²² Graduate School of Medicine, University of Wollongong, Wollongong, NSW, Australia.

PMID: 41055628
DOI: 10.1016/j.jaad.2025.09.009

Abstract

Background: Cosibelimab-ipdl, a high-affinity, programmed death-ligand 1-blocking antibody, is approved by the US Food and Drug Administration for treatment of adults with metastatic cutaneous squamous cell carcinoma (mCSCC) or locally advanced CSCC (laCSCC) who are not candidates for curative surgery or radiation.

Objective: To report long-term efficacy and safety outcomes from a pivotal study of cosibelimab in mCSCC or laCSCC.

Methods: Patients received intravenous cosibelimab 800 mg every 2 weeks (mCSCC and laCSCC cohorts) or 1200 mg every 3 weeks (mCSCC cohort). The primary endpoint was objective response rate (ORR). Secondary endpoints included duration of response (DOR) and safety.

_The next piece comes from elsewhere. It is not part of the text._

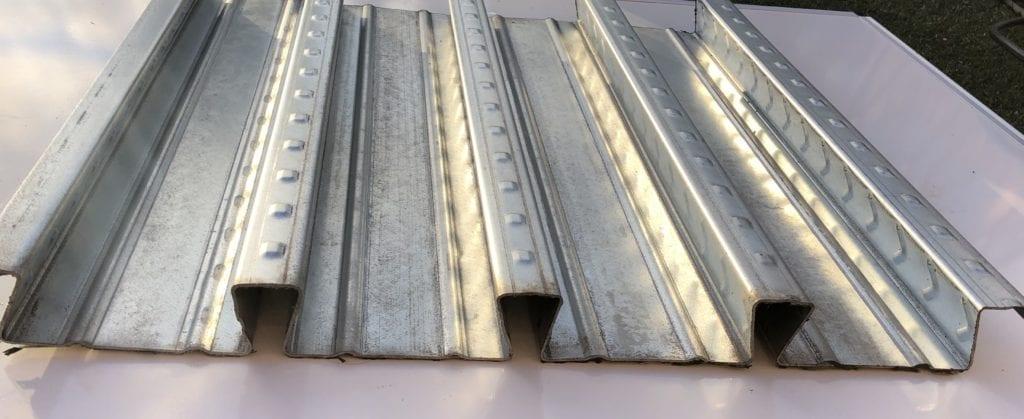 COMFLOR® 51 Steel Decking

Results: With a median follow-up duration of 29.3 months for the mCSCC cohort (n = 78), ORR was 50.0% (complete response [CR], 12.8%), median DOR was not reached, and estimated 24-month DOR was 72.1%. With a median follow-up duration of 24.1 months for the laCSCC cohort (n = 31), ORR was 54.8% (CR, 25.8%), median DOR was not reached, and the estimated 24-month DOR was 80.2%. Immune-related adverse event rate was 27.6%; 3.6% grade 3, no grade ≥4 events.

Limitations: Nonrandomized; limited biomarker analysis.

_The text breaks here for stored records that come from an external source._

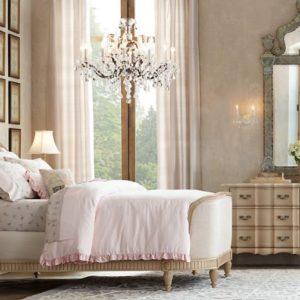 bed-3-800x800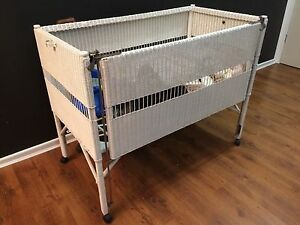 Vintage, (almost) antique cot, crib, baby, doll Warners Bay Lake Macquarie Area Preview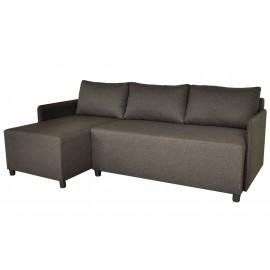 Угловой диван со спальным местом Визит-2 Sawana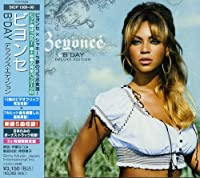 B'Day by Beyonce (2007-03-22)
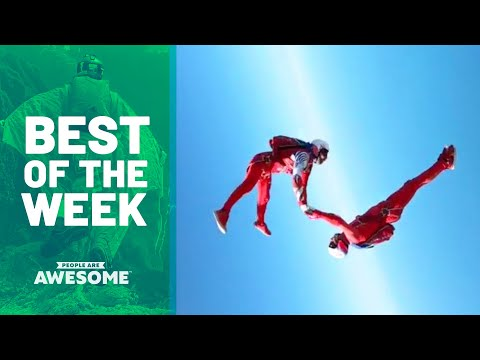 Best of the Week | 2019 Ep. 10 | People Are Awesome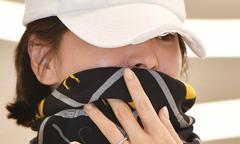 Song Hye Kyo che chắn kín mít khi từ Hong Kong về Hàn Quốc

Conclusion: Cosibelimab demonstrated robust and durable ORRs with increasing CR rates in advanced CSCC and low rates of severe immune-related adverse events.

Keywords: advanced cutaneous squamous cell carcinoma; cosibelimab; immune checkpoint inhibitors; immunotherapy; programmed death-ligand 1; skin cancer; skin neoplasms.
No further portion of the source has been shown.